I used a similar ginput based tool to define four corners of a rectangle within each image, and then compute the homography to fix the angles of the quadrilateral to 90 degrees each:

I rectified the front face of Foothill on the left, and the "Hydrant" sign on the right. I recommend clicking on each image to view it in full size:

Panoramas

(back to top)

Using the correspondences defined previously, and the function to compute the homography matrix and transform an image, I created three panoramas of three photographs each, where the left and right image were both warped to the projection of the center image.

Lake in Wisconsin

RSF Fieldhouse

Living Room

Blending

(back to top)

To actually blend the three separate transformed images, I first took the binary masks of each of the transformed images:

Then I computed for each white pixel the distance from the nearest black pixel, to get a smooth fade in each of the masks:

And then I summed each of the masks and normalized them against the sum, to get a mask which could be multiplied component-wise each each of the respective transformed source images before summing them together.

There are some weird wedge artifacts in the distance fields due to the sharp shape of the masks, but it still ends up blending well.

Learning (Part A)

(back to top)

Before this project, I didn't realize just how distorted the edge of the field of view gets with perspective. It makes sense that fisheye lenses have such severe distortion due to needing to squeeze a large amount of image into a small area (the edges of the frame).
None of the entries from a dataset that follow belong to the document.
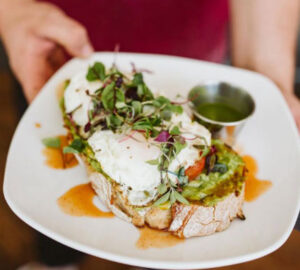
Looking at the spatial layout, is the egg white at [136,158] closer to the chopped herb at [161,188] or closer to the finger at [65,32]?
the chopped herb at [161,188]

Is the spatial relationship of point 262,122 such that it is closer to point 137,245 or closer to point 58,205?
point 137,245

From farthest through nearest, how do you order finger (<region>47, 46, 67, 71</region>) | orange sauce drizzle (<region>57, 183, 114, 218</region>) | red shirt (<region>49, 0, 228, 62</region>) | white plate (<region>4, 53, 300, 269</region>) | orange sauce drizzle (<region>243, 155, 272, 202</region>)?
1. red shirt (<region>49, 0, 228, 62</region>)
2. finger (<region>47, 46, 67, 71</region>)
3. orange sauce drizzle (<region>243, 155, 272, 202</region>)
4. orange sauce drizzle (<region>57, 183, 114, 218</region>)
5. white plate (<region>4, 53, 300, 269</region>)

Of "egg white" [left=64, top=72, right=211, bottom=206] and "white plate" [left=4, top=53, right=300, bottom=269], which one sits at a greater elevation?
"egg white" [left=64, top=72, right=211, bottom=206]

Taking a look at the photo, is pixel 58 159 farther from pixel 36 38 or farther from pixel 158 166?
pixel 36 38

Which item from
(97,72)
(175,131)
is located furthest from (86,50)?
(175,131)

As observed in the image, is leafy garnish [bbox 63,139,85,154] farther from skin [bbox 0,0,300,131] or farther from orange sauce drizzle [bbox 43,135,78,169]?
skin [bbox 0,0,300,131]

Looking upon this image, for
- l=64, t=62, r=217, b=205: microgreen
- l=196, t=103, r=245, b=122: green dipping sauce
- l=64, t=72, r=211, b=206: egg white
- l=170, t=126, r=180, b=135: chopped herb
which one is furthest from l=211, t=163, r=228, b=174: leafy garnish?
l=196, t=103, r=245, b=122: green dipping sauce
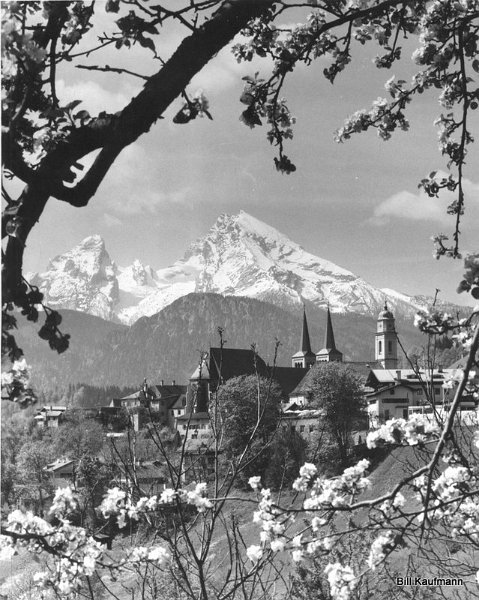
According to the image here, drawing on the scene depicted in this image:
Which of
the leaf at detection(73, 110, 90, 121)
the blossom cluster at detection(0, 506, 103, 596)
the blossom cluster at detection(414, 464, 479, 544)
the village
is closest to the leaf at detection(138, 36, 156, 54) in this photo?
the leaf at detection(73, 110, 90, 121)

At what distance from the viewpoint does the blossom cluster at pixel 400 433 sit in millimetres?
2342

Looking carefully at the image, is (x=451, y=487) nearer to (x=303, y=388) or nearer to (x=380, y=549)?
(x=380, y=549)

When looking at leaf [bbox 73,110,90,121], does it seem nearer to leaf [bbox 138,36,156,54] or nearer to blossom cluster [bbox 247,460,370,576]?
leaf [bbox 138,36,156,54]

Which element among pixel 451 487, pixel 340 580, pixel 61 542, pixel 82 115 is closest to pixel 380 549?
pixel 340 580

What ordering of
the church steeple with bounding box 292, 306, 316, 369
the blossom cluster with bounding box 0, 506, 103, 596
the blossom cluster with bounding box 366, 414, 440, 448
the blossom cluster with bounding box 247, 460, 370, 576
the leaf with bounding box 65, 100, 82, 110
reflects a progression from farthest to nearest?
the church steeple with bounding box 292, 306, 316, 369 → the blossom cluster with bounding box 366, 414, 440, 448 → the blossom cluster with bounding box 247, 460, 370, 576 → the blossom cluster with bounding box 0, 506, 103, 596 → the leaf with bounding box 65, 100, 82, 110

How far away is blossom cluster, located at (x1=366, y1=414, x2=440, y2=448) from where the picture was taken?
7.68 ft

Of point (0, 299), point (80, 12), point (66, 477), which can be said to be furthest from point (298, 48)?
point (66, 477)

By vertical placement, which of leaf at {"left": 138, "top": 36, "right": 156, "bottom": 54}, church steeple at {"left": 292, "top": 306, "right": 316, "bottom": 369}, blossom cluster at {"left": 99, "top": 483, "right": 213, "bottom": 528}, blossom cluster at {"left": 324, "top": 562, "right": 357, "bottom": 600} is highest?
church steeple at {"left": 292, "top": 306, "right": 316, "bottom": 369}

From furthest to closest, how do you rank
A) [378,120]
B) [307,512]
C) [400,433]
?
1. [378,120]
2. [400,433]
3. [307,512]

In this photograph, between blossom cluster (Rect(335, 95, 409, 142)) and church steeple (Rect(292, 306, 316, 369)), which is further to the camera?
church steeple (Rect(292, 306, 316, 369))

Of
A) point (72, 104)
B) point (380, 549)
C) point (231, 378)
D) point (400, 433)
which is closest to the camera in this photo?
point (72, 104)

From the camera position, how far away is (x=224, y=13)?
2264mm

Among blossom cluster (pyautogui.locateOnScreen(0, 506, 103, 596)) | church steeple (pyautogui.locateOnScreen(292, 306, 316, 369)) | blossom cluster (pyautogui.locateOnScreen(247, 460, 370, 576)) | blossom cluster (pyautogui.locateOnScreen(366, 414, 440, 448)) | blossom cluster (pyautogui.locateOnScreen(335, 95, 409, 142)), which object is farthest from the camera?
church steeple (pyautogui.locateOnScreen(292, 306, 316, 369))

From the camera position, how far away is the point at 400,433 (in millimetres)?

I was also trying to stitch together more than 3 images -- but the transformation that would be applied to another image in the sequence was just so severely stretched (probably due to reaching approximately a 180 degree field of view) that it didn't work -- the final image would have ended up being millions of pixels across.

I also tried to stitch together some pictures I took a year or two ago at a train station, but the correspondences never ended up actually lining up -- it seems that I must have moved too much while taking the pictures.

Automatic Stitching

(back to top)

After implementing stitching that works with hand-defined correspondence points, I implemented a simplified version of the Multi-Scale Oriented Patches (MOPS) algorithm to automatically find and match features across images for computing a homography.

Detecting Corner Features

(back to top)

First, I use a Harris corner detector to find candidate features:

Then I used Adaptive Non-Maximal Suppression (ANMS) to select a good spatial distribution of 500 points for feature matching:

Extracting Feature Descriptors

(back to top)

Next, I downsampled by images by 5x, and extracted an 8x8 region around each sample point (having the effect of taking a 40x40 pixel region, low-pass filtered and downsampled to 8x8).
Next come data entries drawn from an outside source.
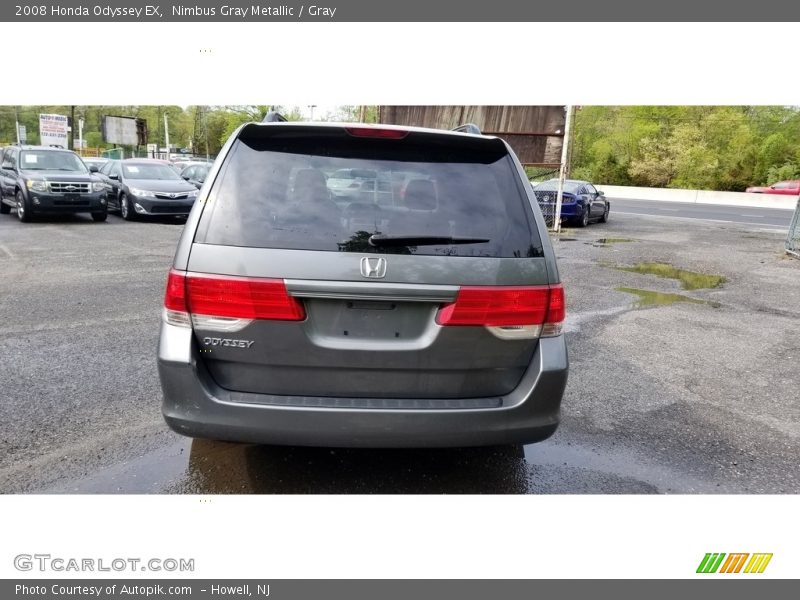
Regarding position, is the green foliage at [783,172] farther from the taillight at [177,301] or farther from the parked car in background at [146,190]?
the taillight at [177,301]

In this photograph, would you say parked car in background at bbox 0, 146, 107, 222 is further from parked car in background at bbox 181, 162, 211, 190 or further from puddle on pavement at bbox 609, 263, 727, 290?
puddle on pavement at bbox 609, 263, 727, 290

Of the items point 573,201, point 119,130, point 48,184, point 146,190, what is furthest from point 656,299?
point 119,130

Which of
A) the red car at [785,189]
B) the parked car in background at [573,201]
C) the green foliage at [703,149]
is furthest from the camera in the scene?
the green foliage at [703,149]

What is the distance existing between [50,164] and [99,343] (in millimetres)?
11664

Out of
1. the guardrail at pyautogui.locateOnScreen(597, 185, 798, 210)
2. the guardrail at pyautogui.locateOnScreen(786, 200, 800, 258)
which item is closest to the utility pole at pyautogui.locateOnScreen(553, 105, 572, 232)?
the guardrail at pyautogui.locateOnScreen(786, 200, 800, 258)

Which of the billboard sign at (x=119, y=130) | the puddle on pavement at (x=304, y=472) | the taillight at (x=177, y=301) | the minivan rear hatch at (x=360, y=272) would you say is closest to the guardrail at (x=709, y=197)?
the billboard sign at (x=119, y=130)

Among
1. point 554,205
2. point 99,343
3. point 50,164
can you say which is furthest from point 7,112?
point 99,343

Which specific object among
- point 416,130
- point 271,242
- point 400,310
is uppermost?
point 416,130

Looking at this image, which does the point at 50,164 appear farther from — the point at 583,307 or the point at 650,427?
the point at 650,427

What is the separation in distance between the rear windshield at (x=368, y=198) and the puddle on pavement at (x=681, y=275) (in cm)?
744

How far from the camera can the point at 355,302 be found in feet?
8.23

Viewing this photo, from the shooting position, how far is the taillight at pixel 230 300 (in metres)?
2.47

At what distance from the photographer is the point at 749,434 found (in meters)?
3.93

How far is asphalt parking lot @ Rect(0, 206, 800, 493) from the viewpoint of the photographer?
3.25 metres
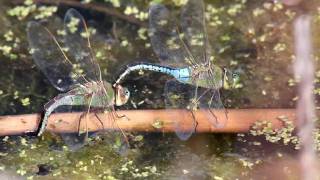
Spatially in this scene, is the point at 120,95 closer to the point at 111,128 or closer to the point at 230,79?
the point at 111,128

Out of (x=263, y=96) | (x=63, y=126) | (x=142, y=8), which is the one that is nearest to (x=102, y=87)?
(x=63, y=126)

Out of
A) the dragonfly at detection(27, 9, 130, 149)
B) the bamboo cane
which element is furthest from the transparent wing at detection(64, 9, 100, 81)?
the bamboo cane

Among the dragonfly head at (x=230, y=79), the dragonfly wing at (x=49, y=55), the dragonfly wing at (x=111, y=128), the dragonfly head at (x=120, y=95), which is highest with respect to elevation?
the dragonfly wing at (x=49, y=55)

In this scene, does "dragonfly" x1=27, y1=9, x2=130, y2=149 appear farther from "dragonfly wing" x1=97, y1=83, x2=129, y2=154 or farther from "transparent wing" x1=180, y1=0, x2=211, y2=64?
"transparent wing" x1=180, y1=0, x2=211, y2=64

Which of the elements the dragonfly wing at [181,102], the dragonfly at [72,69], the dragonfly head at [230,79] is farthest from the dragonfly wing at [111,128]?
the dragonfly head at [230,79]

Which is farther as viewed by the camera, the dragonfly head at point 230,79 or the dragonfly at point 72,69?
the dragonfly head at point 230,79

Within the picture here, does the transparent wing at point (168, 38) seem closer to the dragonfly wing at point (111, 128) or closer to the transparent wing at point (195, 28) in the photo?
the transparent wing at point (195, 28)

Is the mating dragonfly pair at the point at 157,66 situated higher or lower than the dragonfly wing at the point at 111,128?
higher
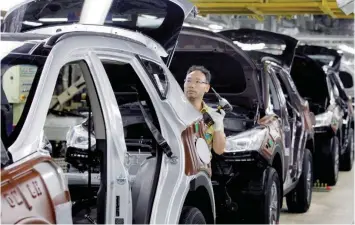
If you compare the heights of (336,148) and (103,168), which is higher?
(103,168)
Then, I normalized each feature descriptor by subtracting by the mean and dividing by the standard deviation.

Computing a Homography

(back to top)

Then, I found candidate matches between the features of the two images. For each feature in the left image, I computed the nearest neighbor (1-NN) and second nearest neighbor (2-NN) by the SSD metric. There is a match between the feature and its 1-NN if the ratio of the distance to its 1-NN to the distance to its 2-NN is smaller than 0.5.
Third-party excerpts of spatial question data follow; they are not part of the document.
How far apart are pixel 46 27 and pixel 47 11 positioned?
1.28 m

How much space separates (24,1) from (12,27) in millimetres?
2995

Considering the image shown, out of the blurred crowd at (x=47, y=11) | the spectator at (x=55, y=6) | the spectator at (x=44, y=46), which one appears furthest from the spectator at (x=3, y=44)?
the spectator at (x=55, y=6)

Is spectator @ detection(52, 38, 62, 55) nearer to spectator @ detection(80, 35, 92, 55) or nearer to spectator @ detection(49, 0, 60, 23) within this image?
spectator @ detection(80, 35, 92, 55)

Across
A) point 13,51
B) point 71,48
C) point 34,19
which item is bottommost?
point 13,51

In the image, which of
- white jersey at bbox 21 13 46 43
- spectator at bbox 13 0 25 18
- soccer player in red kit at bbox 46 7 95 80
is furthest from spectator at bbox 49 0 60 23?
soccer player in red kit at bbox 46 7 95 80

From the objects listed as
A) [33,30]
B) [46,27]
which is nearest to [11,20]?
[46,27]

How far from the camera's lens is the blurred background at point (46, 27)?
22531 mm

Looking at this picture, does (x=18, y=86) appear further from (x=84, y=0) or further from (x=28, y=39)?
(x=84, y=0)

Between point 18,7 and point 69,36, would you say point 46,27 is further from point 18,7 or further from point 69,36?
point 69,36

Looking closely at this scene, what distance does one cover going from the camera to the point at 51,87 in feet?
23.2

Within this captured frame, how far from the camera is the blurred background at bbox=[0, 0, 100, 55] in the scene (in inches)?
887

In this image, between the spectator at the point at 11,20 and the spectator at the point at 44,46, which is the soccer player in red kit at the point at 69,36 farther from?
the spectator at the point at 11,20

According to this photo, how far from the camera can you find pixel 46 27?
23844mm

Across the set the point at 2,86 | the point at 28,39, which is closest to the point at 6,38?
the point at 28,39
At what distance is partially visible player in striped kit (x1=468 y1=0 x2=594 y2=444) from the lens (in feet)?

After finding candidate matches, I ran RANSAC (10,000 iterations): four matches would be chosen at random, a homography would be computed with them, and then each of the other points from the first image would be transformed with this homography. The set of points that were transformed to within 5 pixels of their corresponding point in the second image are considered to be the inliers -- the largest such set of inliers at the end of the iterations is taken to be the "true" homography.

In the images above, red points are feature points that did not have any match in the other image, blue points are ones with matches that were rejected by RANSAC, and yellow points were matches that were used in the computation of the final homography.